Transcatheter Arterial Embolization Containing Donafenib Induces Anti-Angiogenesis and Tumoricidal CD8+ T-Cell Infiltration in Rabbit VX2 Liver Tumor.

2021 
Purpose To evaluate the effect and immune response of transcatheter arterial embolization (TAE) combined with donafenib in rabbit VX2 liver tumor model. Materials and Methods Thirty-six New Zealand white rabbits with VX2 liver tumor were randomly divided into three groups. The LD group was treated with the emulsion of 0.5 mL lipiodol and 4 mg donafenib via hepatic arterial administration. The LE group was treated with the emulsion of 0.5 mL lipiodol and 4 mg epirubicin. The control group was treated with the equal volume of saline.
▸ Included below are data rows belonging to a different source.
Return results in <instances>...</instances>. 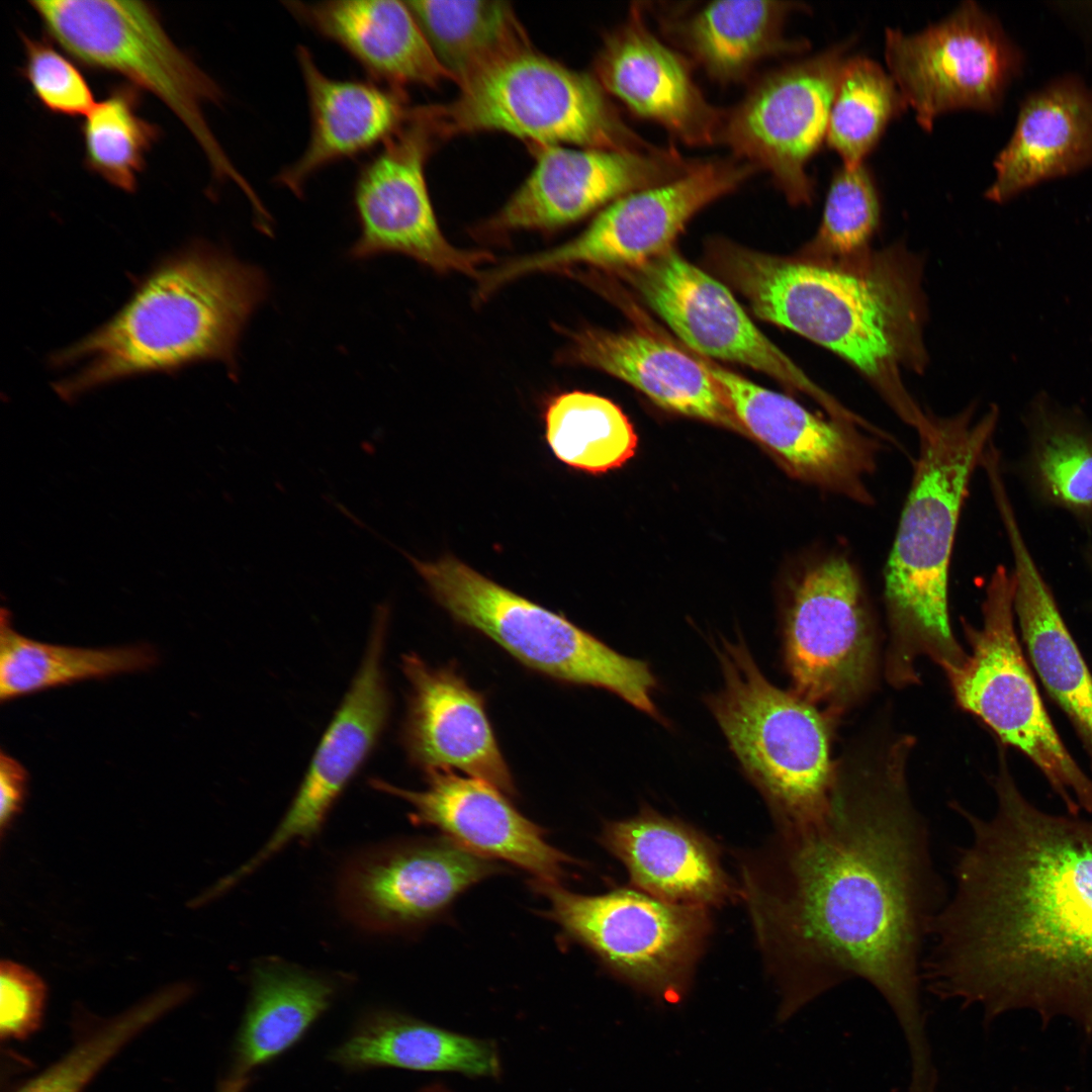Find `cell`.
<instances>
[{
    "mask_svg": "<svg viewBox=\"0 0 1092 1092\" xmlns=\"http://www.w3.org/2000/svg\"><path fill=\"white\" fill-rule=\"evenodd\" d=\"M909 736L836 761L828 816L780 829L742 867L744 896L777 980L785 1021L851 981L871 985L899 1021L912 1071L933 1066L921 1002L932 922L948 890L908 785Z\"/></svg>",
    "mask_w": 1092,
    "mask_h": 1092,
    "instance_id": "cell-1",
    "label": "cell"
},
{
    "mask_svg": "<svg viewBox=\"0 0 1092 1092\" xmlns=\"http://www.w3.org/2000/svg\"><path fill=\"white\" fill-rule=\"evenodd\" d=\"M999 750L993 813L951 803L970 840L932 922L923 984L980 1006L986 1022L1028 1009L1092 1036V820L1038 808Z\"/></svg>",
    "mask_w": 1092,
    "mask_h": 1092,
    "instance_id": "cell-2",
    "label": "cell"
},
{
    "mask_svg": "<svg viewBox=\"0 0 1092 1092\" xmlns=\"http://www.w3.org/2000/svg\"><path fill=\"white\" fill-rule=\"evenodd\" d=\"M720 273L760 318L828 349L854 367L917 434L929 414L908 391L905 370L921 373L926 300L922 263L895 244L851 263L782 258L713 244Z\"/></svg>",
    "mask_w": 1092,
    "mask_h": 1092,
    "instance_id": "cell-3",
    "label": "cell"
},
{
    "mask_svg": "<svg viewBox=\"0 0 1092 1092\" xmlns=\"http://www.w3.org/2000/svg\"><path fill=\"white\" fill-rule=\"evenodd\" d=\"M265 293L260 269L193 244L154 268L110 321L54 357L59 367H75L57 391L73 398L121 378L205 360L232 366Z\"/></svg>",
    "mask_w": 1092,
    "mask_h": 1092,
    "instance_id": "cell-4",
    "label": "cell"
},
{
    "mask_svg": "<svg viewBox=\"0 0 1092 1092\" xmlns=\"http://www.w3.org/2000/svg\"><path fill=\"white\" fill-rule=\"evenodd\" d=\"M974 415L971 406L951 417L930 415L918 435L910 489L884 571L886 675L895 687L918 681L922 657L946 676L967 657L950 628L949 565L969 486L993 442L999 411L993 405L977 421Z\"/></svg>",
    "mask_w": 1092,
    "mask_h": 1092,
    "instance_id": "cell-5",
    "label": "cell"
},
{
    "mask_svg": "<svg viewBox=\"0 0 1092 1092\" xmlns=\"http://www.w3.org/2000/svg\"><path fill=\"white\" fill-rule=\"evenodd\" d=\"M716 651L724 684L707 705L780 829L823 821L836 777L832 716L769 682L742 639H722Z\"/></svg>",
    "mask_w": 1092,
    "mask_h": 1092,
    "instance_id": "cell-6",
    "label": "cell"
},
{
    "mask_svg": "<svg viewBox=\"0 0 1092 1092\" xmlns=\"http://www.w3.org/2000/svg\"><path fill=\"white\" fill-rule=\"evenodd\" d=\"M445 104L421 106L439 138L500 131L534 146L653 149L621 117L594 77L533 50H517L477 72Z\"/></svg>",
    "mask_w": 1092,
    "mask_h": 1092,
    "instance_id": "cell-7",
    "label": "cell"
},
{
    "mask_svg": "<svg viewBox=\"0 0 1092 1092\" xmlns=\"http://www.w3.org/2000/svg\"><path fill=\"white\" fill-rule=\"evenodd\" d=\"M437 603L522 664L557 680L605 689L658 718L648 663L622 655L563 615L482 575L454 556L410 557Z\"/></svg>",
    "mask_w": 1092,
    "mask_h": 1092,
    "instance_id": "cell-8",
    "label": "cell"
},
{
    "mask_svg": "<svg viewBox=\"0 0 1092 1092\" xmlns=\"http://www.w3.org/2000/svg\"><path fill=\"white\" fill-rule=\"evenodd\" d=\"M29 4L48 34L77 61L123 76L162 100L200 146L217 181L237 184L246 197L254 195L204 117V105L223 99L221 88L170 38L152 4L116 0Z\"/></svg>",
    "mask_w": 1092,
    "mask_h": 1092,
    "instance_id": "cell-9",
    "label": "cell"
},
{
    "mask_svg": "<svg viewBox=\"0 0 1092 1092\" xmlns=\"http://www.w3.org/2000/svg\"><path fill=\"white\" fill-rule=\"evenodd\" d=\"M1014 576L997 566L985 587L982 624L962 621L970 653L947 675L957 703L1043 775L1068 814H1092V778L1072 756L1040 698L1021 647L1013 607Z\"/></svg>",
    "mask_w": 1092,
    "mask_h": 1092,
    "instance_id": "cell-10",
    "label": "cell"
},
{
    "mask_svg": "<svg viewBox=\"0 0 1092 1092\" xmlns=\"http://www.w3.org/2000/svg\"><path fill=\"white\" fill-rule=\"evenodd\" d=\"M534 887L548 899L549 917L565 935L616 975L666 1002L686 994L709 929L706 908L630 889L586 896L559 884Z\"/></svg>",
    "mask_w": 1092,
    "mask_h": 1092,
    "instance_id": "cell-11",
    "label": "cell"
},
{
    "mask_svg": "<svg viewBox=\"0 0 1092 1092\" xmlns=\"http://www.w3.org/2000/svg\"><path fill=\"white\" fill-rule=\"evenodd\" d=\"M757 171L733 156L700 160L682 176L611 202L573 240L486 272L479 289L488 296L521 276L566 272L578 265L613 272L636 266L673 247L694 215L734 192Z\"/></svg>",
    "mask_w": 1092,
    "mask_h": 1092,
    "instance_id": "cell-12",
    "label": "cell"
},
{
    "mask_svg": "<svg viewBox=\"0 0 1092 1092\" xmlns=\"http://www.w3.org/2000/svg\"><path fill=\"white\" fill-rule=\"evenodd\" d=\"M852 39L785 64L750 81L744 96L723 108L717 144L767 172L793 205L811 204L807 165L826 141L828 119Z\"/></svg>",
    "mask_w": 1092,
    "mask_h": 1092,
    "instance_id": "cell-13",
    "label": "cell"
},
{
    "mask_svg": "<svg viewBox=\"0 0 1092 1092\" xmlns=\"http://www.w3.org/2000/svg\"><path fill=\"white\" fill-rule=\"evenodd\" d=\"M784 650L793 692L832 717L870 689L875 633L860 575L845 555H826L798 581L786 613Z\"/></svg>",
    "mask_w": 1092,
    "mask_h": 1092,
    "instance_id": "cell-14",
    "label": "cell"
},
{
    "mask_svg": "<svg viewBox=\"0 0 1092 1092\" xmlns=\"http://www.w3.org/2000/svg\"><path fill=\"white\" fill-rule=\"evenodd\" d=\"M885 60L924 130L953 109L996 111L1023 64L995 17L973 1L918 32L887 28Z\"/></svg>",
    "mask_w": 1092,
    "mask_h": 1092,
    "instance_id": "cell-15",
    "label": "cell"
},
{
    "mask_svg": "<svg viewBox=\"0 0 1092 1092\" xmlns=\"http://www.w3.org/2000/svg\"><path fill=\"white\" fill-rule=\"evenodd\" d=\"M616 273L694 353L763 372L809 395L831 419L861 424L860 416L813 382L755 327L725 285L674 247Z\"/></svg>",
    "mask_w": 1092,
    "mask_h": 1092,
    "instance_id": "cell-16",
    "label": "cell"
},
{
    "mask_svg": "<svg viewBox=\"0 0 1092 1092\" xmlns=\"http://www.w3.org/2000/svg\"><path fill=\"white\" fill-rule=\"evenodd\" d=\"M436 139L419 106L414 107L410 120L363 165L353 192L360 226L350 250L353 258L398 253L437 272L474 277H479V266L493 260L488 252L452 246L440 230L425 175Z\"/></svg>",
    "mask_w": 1092,
    "mask_h": 1092,
    "instance_id": "cell-17",
    "label": "cell"
},
{
    "mask_svg": "<svg viewBox=\"0 0 1092 1092\" xmlns=\"http://www.w3.org/2000/svg\"><path fill=\"white\" fill-rule=\"evenodd\" d=\"M502 871L446 836L393 842L347 861L337 901L364 930L405 932L435 920L468 888Z\"/></svg>",
    "mask_w": 1092,
    "mask_h": 1092,
    "instance_id": "cell-18",
    "label": "cell"
},
{
    "mask_svg": "<svg viewBox=\"0 0 1092 1092\" xmlns=\"http://www.w3.org/2000/svg\"><path fill=\"white\" fill-rule=\"evenodd\" d=\"M529 176L491 218L480 236L514 231H552L576 222L634 191L669 182L699 162L674 147L646 151L533 146Z\"/></svg>",
    "mask_w": 1092,
    "mask_h": 1092,
    "instance_id": "cell-19",
    "label": "cell"
},
{
    "mask_svg": "<svg viewBox=\"0 0 1092 1092\" xmlns=\"http://www.w3.org/2000/svg\"><path fill=\"white\" fill-rule=\"evenodd\" d=\"M691 353L720 385L746 432L775 452L792 475L854 503H874L866 478L877 469L881 439L855 425L823 419Z\"/></svg>",
    "mask_w": 1092,
    "mask_h": 1092,
    "instance_id": "cell-20",
    "label": "cell"
},
{
    "mask_svg": "<svg viewBox=\"0 0 1092 1092\" xmlns=\"http://www.w3.org/2000/svg\"><path fill=\"white\" fill-rule=\"evenodd\" d=\"M389 607L374 612L361 665L325 731L291 805L264 845L235 874L232 884L249 876L294 841H308L321 830L330 810L378 743L390 713L382 658Z\"/></svg>",
    "mask_w": 1092,
    "mask_h": 1092,
    "instance_id": "cell-21",
    "label": "cell"
},
{
    "mask_svg": "<svg viewBox=\"0 0 1092 1092\" xmlns=\"http://www.w3.org/2000/svg\"><path fill=\"white\" fill-rule=\"evenodd\" d=\"M644 10L641 3L633 5L626 19L607 33L594 77L608 95L681 143L717 145L723 108L706 98L691 62L653 32Z\"/></svg>",
    "mask_w": 1092,
    "mask_h": 1092,
    "instance_id": "cell-22",
    "label": "cell"
},
{
    "mask_svg": "<svg viewBox=\"0 0 1092 1092\" xmlns=\"http://www.w3.org/2000/svg\"><path fill=\"white\" fill-rule=\"evenodd\" d=\"M427 788L414 791L380 779L370 785L404 800L413 823L439 829L444 836L484 857L502 859L534 876L535 882L559 884L573 859L551 846L542 828L523 816L508 796L488 783L450 769L425 772Z\"/></svg>",
    "mask_w": 1092,
    "mask_h": 1092,
    "instance_id": "cell-23",
    "label": "cell"
},
{
    "mask_svg": "<svg viewBox=\"0 0 1092 1092\" xmlns=\"http://www.w3.org/2000/svg\"><path fill=\"white\" fill-rule=\"evenodd\" d=\"M401 669L411 688L401 739L413 764L425 772L456 768L515 796L483 695L453 667H433L414 653L401 657Z\"/></svg>",
    "mask_w": 1092,
    "mask_h": 1092,
    "instance_id": "cell-24",
    "label": "cell"
},
{
    "mask_svg": "<svg viewBox=\"0 0 1092 1092\" xmlns=\"http://www.w3.org/2000/svg\"><path fill=\"white\" fill-rule=\"evenodd\" d=\"M296 58L309 108V139L301 156L281 170L275 182L301 197L322 169L381 147L410 120L414 107L401 90L329 77L305 47L297 48Z\"/></svg>",
    "mask_w": 1092,
    "mask_h": 1092,
    "instance_id": "cell-25",
    "label": "cell"
},
{
    "mask_svg": "<svg viewBox=\"0 0 1092 1092\" xmlns=\"http://www.w3.org/2000/svg\"><path fill=\"white\" fill-rule=\"evenodd\" d=\"M559 358L617 377L677 414L747 433L717 381L698 359L640 331L581 328L567 333Z\"/></svg>",
    "mask_w": 1092,
    "mask_h": 1092,
    "instance_id": "cell-26",
    "label": "cell"
},
{
    "mask_svg": "<svg viewBox=\"0 0 1092 1092\" xmlns=\"http://www.w3.org/2000/svg\"><path fill=\"white\" fill-rule=\"evenodd\" d=\"M995 506L1013 557V607L1027 659L1079 737L1092 769V673L1025 543L1007 495Z\"/></svg>",
    "mask_w": 1092,
    "mask_h": 1092,
    "instance_id": "cell-27",
    "label": "cell"
},
{
    "mask_svg": "<svg viewBox=\"0 0 1092 1092\" xmlns=\"http://www.w3.org/2000/svg\"><path fill=\"white\" fill-rule=\"evenodd\" d=\"M807 9L792 1H713L657 14L664 35L692 65L721 85L745 82L762 62L805 52L806 39L785 34L789 16Z\"/></svg>",
    "mask_w": 1092,
    "mask_h": 1092,
    "instance_id": "cell-28",
    "label": "cell"
},
{
    "mask_svg": "<svg viewBox=\"0 0 1092 1092\" xmlns=\"http://www.w3.org/2000/svg\"><path fill=\"white\" fill-rule=\"evenodd\" d=\"M298 21L337 43L376 83L402 90L436 88L451 80L432 52L406 2L396 0L285 1Z\"/></svg>",
    "mask_w": 1092,
    "mask_h": 1092,
    "instance_id": "cell-29",
    "label": "cell"
},
{
    "mask_svg": "<svg viewBox=\"0 0 1092 1092\" xmlns=\"http://www.w3.org/2000/svg\"><path fill=\"white\" fill-rule=\"evenodd\" d=\"M1092 163V89L1075 76L1024 99L1013 134L995 159L986 197L1005 202L1050 178Z\"/></svg>",
    "mask_w": 1092,
    "mask_h": 1092,
    "instance_id": "cell-30",
    "label": "cell"
},
{
    "mask_svg": "<svg viewBox=\"0 0 1092 1092\" xmlns=\"http://www.w3.org/2000/svg\"><path fill=\"white\" fill-rule=\"evenodd\" d=\"M601 842L624 863L633 884L655 898L706 908L730 895L713 843L652 810L608 823Z\"/></svg>",
    "mask_w": 1092,
    "mask_h": 1092,
    "instance_id": "cell-31",
    "label": "cell"
},
{
    "mask_svg": "<svg viewBox=\"0 0 1092 1092\" xmlns=\"http://www.w3.org/2000/svg\"><path fill=\"white\" fill-rule=\"evenodd\" d=\"M331 1059L352 1071L397 1068L489 1079L502 1075L499 1052L492 1040L392 1011L367 1015L333 1051Z\"/></svg>",
    "mask_w": 1092,
    "mask_h": 1092,
    "instance_id": "cell-32",
    "label": "cell"
},
{
    "mask_svg": "<svg viewBox=\"0 0 1092 1092\" xmlns=\"http://www.w3.org/2000/svg\"><path fill=\"white\" fill-rule=\"evenodd\" d=\"M232 1072L249 1074L295 1045L330 1008L339 985L277 959L256 964Z\"/></svg>",
    "mask_w": 1092,
    "mask_h": 1092,
    "instance_id": "cell-33",
    "label": "cell"
},
{
    "mask_svg": "<svg viewBox=\"0 0 1092 1092\" xmlns=\"http://www.w3.org/2000/svg\"><path fill=\"white\" fill-rule=\"evenodd\" d=\"M158 653L150 645L84 648L44 643L16 632L2 610L0 701L91 679L153 668Z\"/></svg>",
    "mask_w": 1092,
    "mask_h": 1092,
    "instance_id": "cell-34",
    "label": "cell"
},
{
    "mask_svg": "<svg viewBox=\"0 0 1092 1092\" xmlns=\"http://www.w3.org/2000/svg\"><path fill=\"white\" fill-rule=\"evenodd\" d=\"M1030 447L1025 465L1028 484L1045 505L1092 523V430L1075 411L1041 392L1026 416Z\"/></svg>",
    "mask_w": 1092,
    "mask_h": 1092,
    "instance_id": "cell-35",
    "label": "cell"
},
{
    "mask_svg": "<svg viewBox=\"0 0 1092 1092\" xmlns=\"http://www.w3.org/2000/svg\"><path fill=\"white\" fill-rule=\"evenodd\" d=\"M436 59L458 85L531 42L509 2L405 1Z\"/></svg>",
    "mask_w": 1092,
    "mask_h": 1092,
    "instance_id": "cell-36",
    "label": "cell"
},
{
    "mask_svg": "<svg viewBox=\"0 0 1092 1092\" xmlns=\"http://www.w3.org/2000/svg\"><path fill=\"white\" fill-rule=\"evenodd\" d=\"M545 439L553 455L575 470L599 474L633 457L637 435L611 399L580 390L552 396L544 407Z\"/></svg>",
    "mask_w": 1092,
    "mask_h": 1092,
    "instance_id": "cell-37",
    "label": "cell"
},
{
    "mask_svg": "<svg viewBox=\"0 0 1092 1092\" xmlns=\"http://www.w3.org/2000/svg\"><path fill=\"white\" fill-rule=\"evenodd\" d=\"M907 107L890 73L870 58L848 57L830 109L827 145L843 165L863 163L889 122Z\"/></svg>",
    "mask_w": 1092,
    "mask_h": 1092,
    "instance_id": "cell-38",
    "label": "cell"
},
{
    "mask_svg": "<svg viewBox=\"0 0 1092 1092\" xmlns=\"http://www.w3.org/2000/svg\"><path fill=\"white\" fill-rule=\"evenodd\" d=\"M140 89L118 84L85 115L82 136L85 165L112 186L134 192L146 156L160 128L139 113Z\"/></svg>",
    "mask_w": 1092,
    "mask_h": 1092,
    "instance_id": "cell-39",
    "label": "cell"
},
{
    "mask_svg": "<svg viewBox=\"0 0 1092 1092\" xmlns=\"http://www.w3.org/2000/svg\"><path fill=\"white\" fill-rule=\"evenodd\" d=\"M185 995L184 989H171L106 1021L13 1092H84L113 1058Z\"/></svg>",
    "mask_w": 1092,
    "mask_h": 1092,
    "instance_id": "cell-40",
    "label": "cell"
},
{
    "mask_svg": "<svg viewBox=\"0 0 1092 1092\" xmlns=\"http://www.w3.org/2000/svg\"><path fill=\"white\" fill-rule=\"evenodd\" d=\"M880 198L871 171L860 163L834 171L822 219L801 259L816 263H850L871 254L879 225Z\"/></svg>",
    "mask_w": 1092,
    "mask_h": 1092,
    "instance_id": "cell-41",
    "label": "cell"
},
{
    "mask_svg": "<svg viewBox=\"0 0 1092 1092\" xmlns=\"http://www.w3.org/2000/svg\"><path fill=\"white\" fill-rule=\"evenodd\" d=\"M20 36L25 56L22 73L38 102L54 114L86 115L95 102L79 68L49 40Z\"/></svg>",
    "mask_w": 1092,
    "mask_h": 1092,
    "instance_id": "cell-42",
    "label": "cell"
},
{
    "mask_svg": "<svg viewBox=\"0 0 1092 1092\" xmlns=\"http://www.w3.org/2000/svg\"><path fill=\"white\" fill-rule=\"evenodd\" d=\"M47 998L43 981L31 970L11 961L0 965V1035L22 1040L41 1025Z\"/></svg>",
    "mask_w": 1092,
    "mask_h": 1092,
    "instance_id": "cell-43",
    "label": "cell"
},
{
    "mask_svg": "<svg viewBox=\"0 0 1092 1092\" xmlns=\"http://www.w3.org/2000/svg\"><path fill=\"white\" fill-rule=\"evenodd\" d=\"M28 787V772L10 754L0 753V827L1 833L21 811Z\"/></svg>",
    "mask_w": 1092,
    "mask_h": 1092,
    "instance_id": "cell-44",
    "label": "cell"
},
{
    "mask_svg": "<svg viewBox=\"0 0 1092 1092\" xmlns=\"http://www.w3.org/2000/svg\"><path fill=\"white\" fill-rule=\"evenodd\" d=\"M248 1081V1076L231 1072L228 1077L219 1083L217 1092H244Z\"/></svg>",
    "mask_w": 1092,
    "mask_h": 1092,
    "instance_id": "cell-45",
    "label": "cell"
},
{
    "mask_svg": "<svg viewBox=\"0 0 1092 1092\" xmlns=\"http://www.w3.org/2000/svg\"><path fill=\"white\" fill-rule=\"evenodd\" d=\"M421 1092H450L445 1086L434 1084L425 1087Z\"/></svg>",
    "mask_w": 1092,
    "mask_h": 1092,
    "instance_id": "cell-46",
    "label": "cell"
},
{
    "mask_svg": "<svg viewBox=\"0 0 1092 1092\" xmlns=\"http://www.w3.org/2000/svg\"><path fill=\"white\" fill-rule=\"evenodd\" d=\"M1085 560H1086V563H1087V565H1088V567L1090 569V572L1092 574V547L1091 546L1086 548Z\"/></svg>",
    "mask_w": 1092,
    "mask_h": 1092,
    "instance_id": "cell-47",
    "label": "cell"
}]
</instances>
Four rabbits were euthanized in each group on day 1, 3 and 7 after treatment. The tumor growth, histological markers associated with angiogenesis and immune response were assessed by imaging and histopathology. In addition, immune modulatory cytokines included interleukin (IL)-6, tumor necrosis factor (TNF)-α, interferon (IFN)-γ, and biochemical hepatorenal function were measured. Results Compared to other groups, LD group achieved lower tumor growth rate, fewer metastatic lesions, and higher tumor necrosis rate on day 7 after treatment. The percentage of CD31-positive area in the LD group was significantly lower than that in the LE group on day 3 and 7 after treatment. In addition, CD8+ lymphocytes infiltration was more pronounced in LD group than in LE group on day 7 after treatment, regardless of in the tumor or adjacent liver tissue. Serum cytokines including IL-6, TNF-α and IFN-γ were strongly upregulated in the LD group on day 1 after treatment. And there was no significant difference in the hepatorenal function between LD group and LE group after treatment. Conclusion The combination of TAE and angiogenesis inhibitor donafenib resulted in a potentiated tumoricidal effect, anti-angiogenesis and antitumour T cell response in rabbit VX2 liver tumor model. This may provide a potential basis for exploring the immune-related mechanisms of embolization in liver cancer.